Hat der Kapitalismus den Feminismus gekauft und ist das Politische nun wieder privat geworden? 

 

Die österreichische Autorin Beate Hausbichler deckt in ihrem Buch "Der verkaufte Feminismus" die individualisierenden Fallstricke des markttauglichen Feminismus auf und zeigt an vielen Beispielen, dass sich hinter dem Label "Feminismus" häufig die neoliberale Doktrin von Konsumzwang und Selbstoptimierung versteckt.

### Arbeitsauftrag
Schreiben Sie aus dem Textauszug über den verkauften Feminismus alles von „Die österreichische Autorin“ bis hinunter zu „und Selbstoptimierung versteckt.“ wortgetreu ab. Stützen Sie sich ausschließlich auf den Textauszug.

### Bereitgestelltes Material
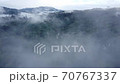 A view of the rice fields in the morning And a small village 70767337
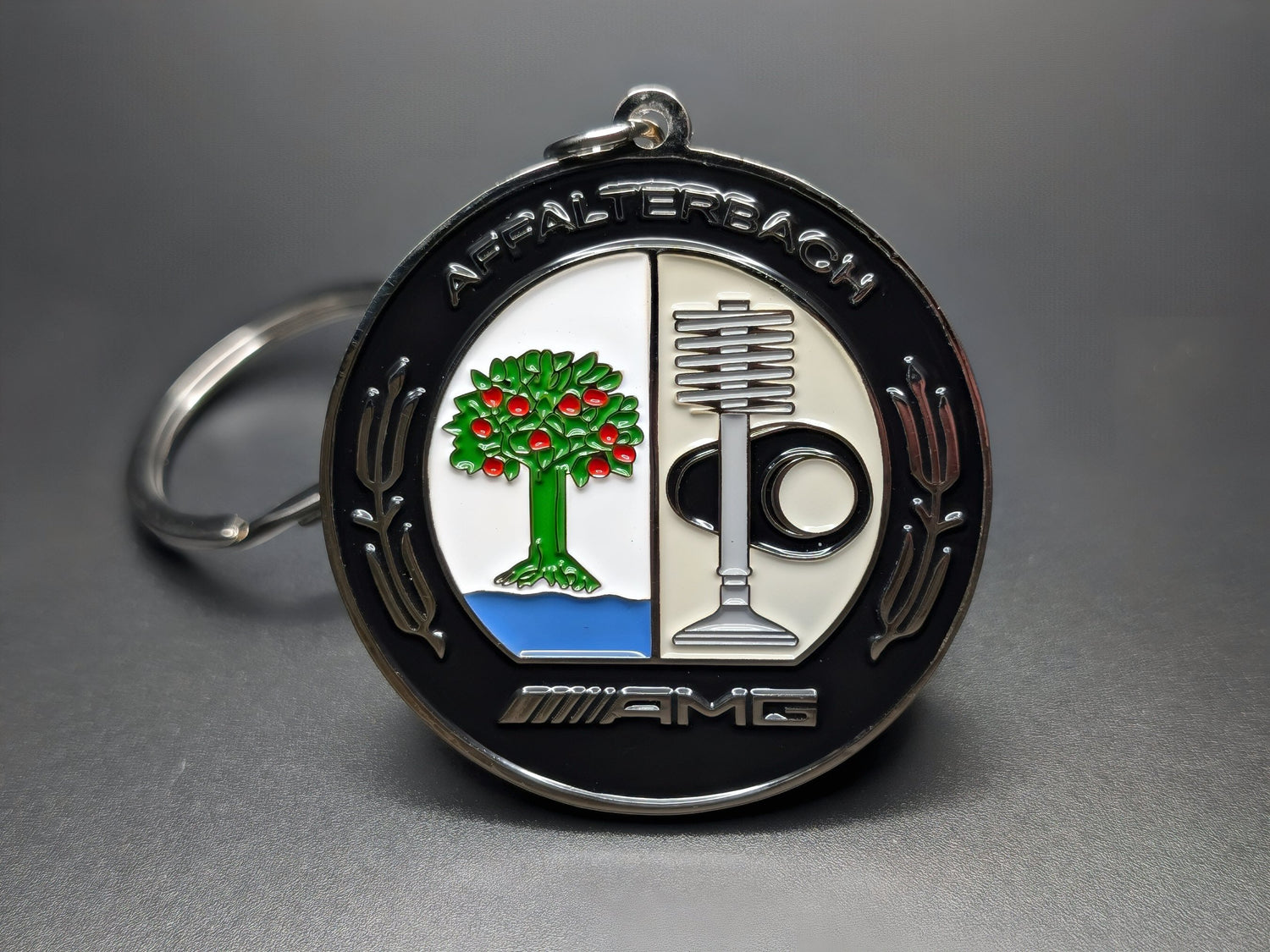 Mercedes-Benz AMG keychain displaying the iconic Affalterbach emblem. Front view.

### Lösung
Die österreichische Autorin Beate Hausbichler deckt in ihrem Buch "Der verkaufte Feminismus" die individualisierenden Fallstricke des markttauglichen Feminismus auf und zeigt an vielen Beispielen, dass sich hinter dem Label "Feminismus" häufig die neoliberale Doktrin von Konsumzwang und Selbstoptimierung versteckt.